I'm not sure how important it is that we specify the exact type that needs to be returned. In pure python this shouldn't be important at all, but in cython you get much more efficient code if something is known to be a tuple or a list.

vbraun commented 8 years ago
comment:5

Types (class names) are nouns:

Methods are verbs

Its perhaps unfortunate that there is no greater selection of appropriate verbs in English, but that linguistic details shouldn't be cause to have some ridiculous bug in Sage.

nthiery commented 8 years ago
comment:6

Definitely +1 on returning something immutable, and a tuple is the natural choice; I have been desiring it for a while. The naming issue is somewhat annoying, but that's life, I guess. The only thing that worries me is that this is going to break backward compatibility, and I am not sure there is anything we can do ...

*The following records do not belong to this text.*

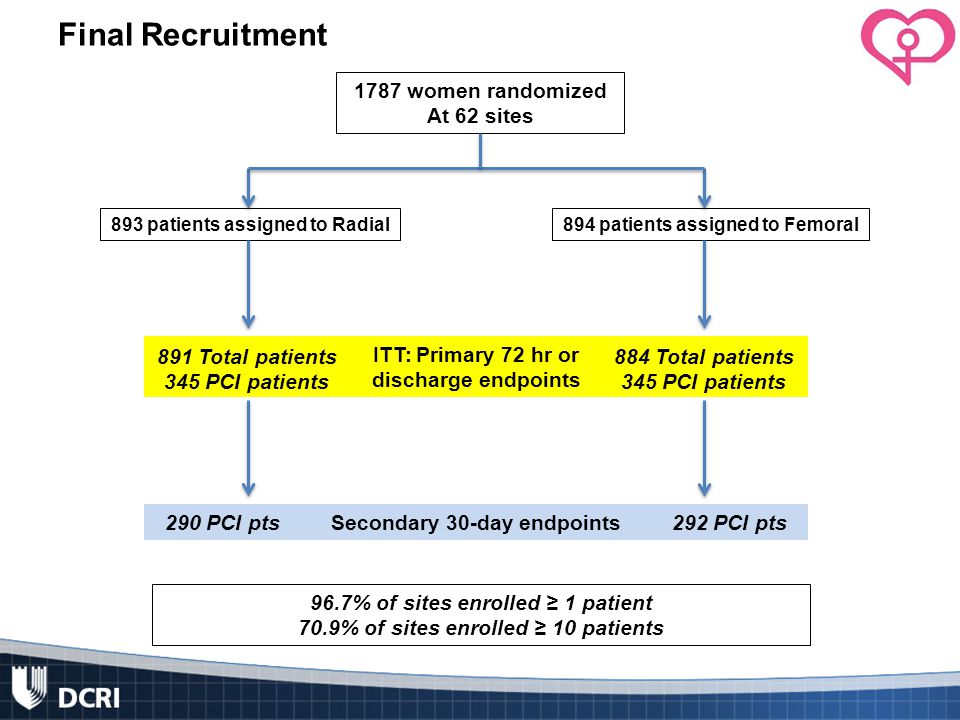 Final Recruitment

1787 women randomized
At 62 sites

893 patients assigned to Radial

894 patients assigned to Femoral

891 Total patients
345 PCI patients

ITT: Primary 72 hr or discharge endpoints

884 Total patients
345 PCI patients

290 PCI pts

Secondary 30-day endpoints

292 PCI pts

96.7% of sites enrolled ≥ 1 patient
70.9% of sites enrolled ≥ 10 patients

DCRI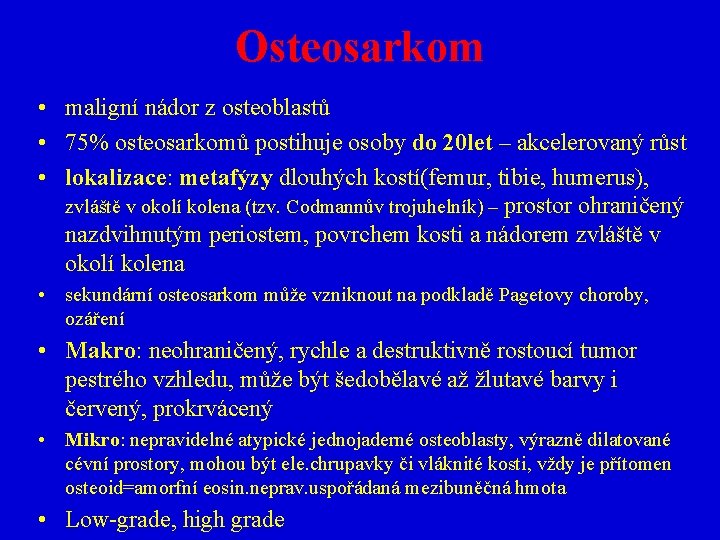 Osteosarkom

• maligní nádor z osteoblastů
• 75% osteosarkomů postihuje osoby do 20let – akcelerovaný růst
• lokalizace: metafýzy dlouhých kostí(femur, tibie, humerus), zvláště v okolí kolena (tzv. Codmannův trojuhelník) – prostor ohraničený nazdvihnutým periostem, povrchem kosti a nádorem zvláště v okolí kolena
• sekundární osteosarkom může vzniknout na podkladě Pagetovy choroby, ozáření
• Makro: neohraničený, rychle a destruktivně rostoucí tumor pestrého vzhledu, může být šedobělavé až žlutavé barvy i červený, prokrvácený
• Mikro: nepravidelné atypické jednojaderné osteoblasty, výrazně dilatované cévní prostory, mohou být ele.chrupavky či vláknité kosti, vždy je přítomen osteoid=amorfní eosin.neprav.uspořádaná mezibuněčná hmota
• Low-grade, high grade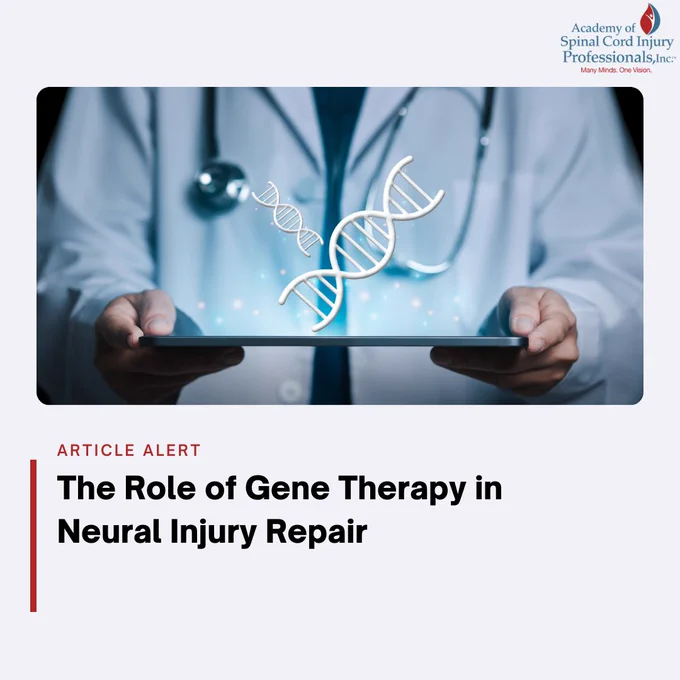 Academy of Spinal Cord Injury Professionals, Inc.
Many Minds. One Vision.

ARTICLE ALERT

The Role of Gene Therapy in Neural Injury Repair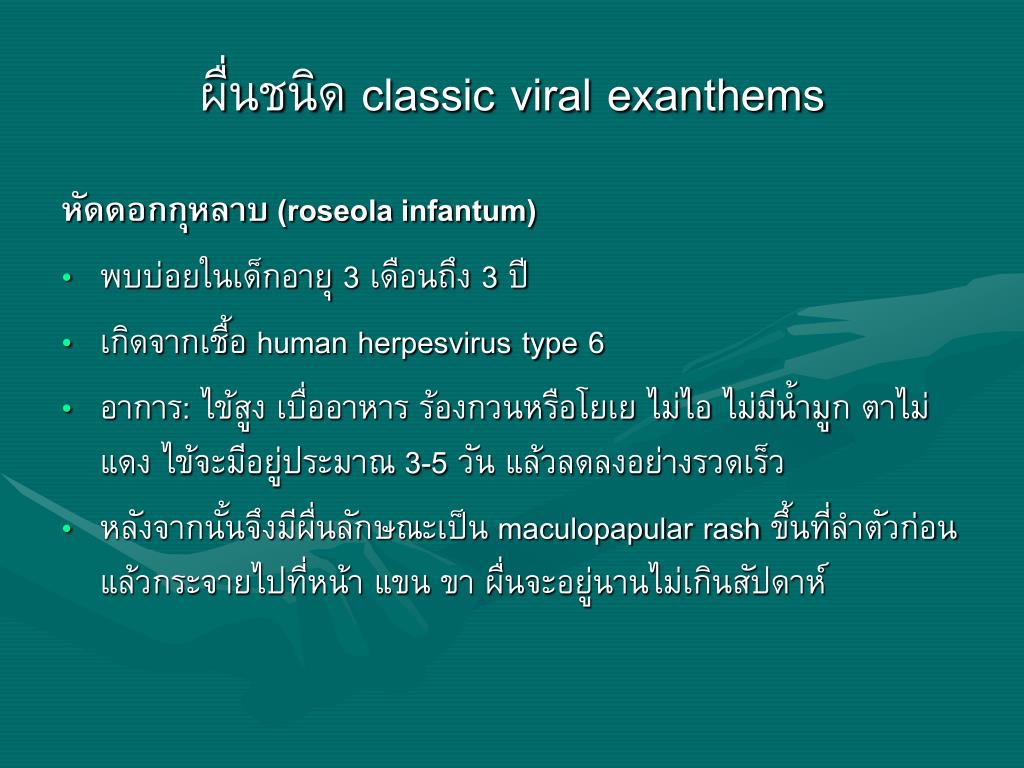 ผื่นชนิด classic viral exanthems

หัดดอกกุหลาบ (roseola infantum)

• พบบ่อยในเด็กอายุ 3 เดือนถึง 3 ปี

• เกิดจากเชื้อ human herpesvirus type 6

• อาการ: ไข้สูง เบื่ออาหาร ร้องกวนหรือโยเย ไม่ไอ ไม่มีน้ำมูก ตาไม่แดง ไข้จะมีอยู่ประมาณ 3-5 วัน แล้วลดลงอย่างรวดเร็ว

• หลังจากนั้นจึงมีผื่นลักษณะเป็น maculopapular rash ขึ้นที่ลำตัวก่อน แล้วกระจายไปที่หน้า แขน ขา ผื่นจะอยู่นานไม่เกินสัปดาห์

jdemeyer commented 8 years ago
comment:7

Alternative idea: create a new type immutable_list inheriting from list. This has the advantage of being backwards compatible: isinstance(foo, list) would still be true and the printing would be like a list. This works and behaves like a list:

cdef class immutable_list(list):
    def __setitem__(self, i, value):
        raise TypeError

Of course, you also need to disallow .append(), +=, __delitem__, ... but the basic idea works.

nthiery commented 8 years ago
comment:8

Interesting suggestion. On top of that, we could possibly enable addition with tuples, and raise a warning in case of addition with a list (it's probably not possible to catch []+P.list() though), to pave the path for later changing the output to a plain tuple so that we don't keep around yet another list-like object.

jdemeyer commented 8 years ago
comment:9

Replying to @nthiery:

Interesting suggestion.

By the way, I'm not totally convinced myself that it's the best solution. It is the best solution to the practical problem of backwards-compatibility. But it does introduce some clutter: yet another list-like type.

kedlaya commented 8 years ago
comment:10

Replying to @jdemeyer:

Replying to @nthiery:

Interesting suggestion.

By the way, I'm not totally convinced myself that it's the best solution. It is the best solution to the practical problem of backwards-compatibility. But it does introduce some clutter: yet another list-like type.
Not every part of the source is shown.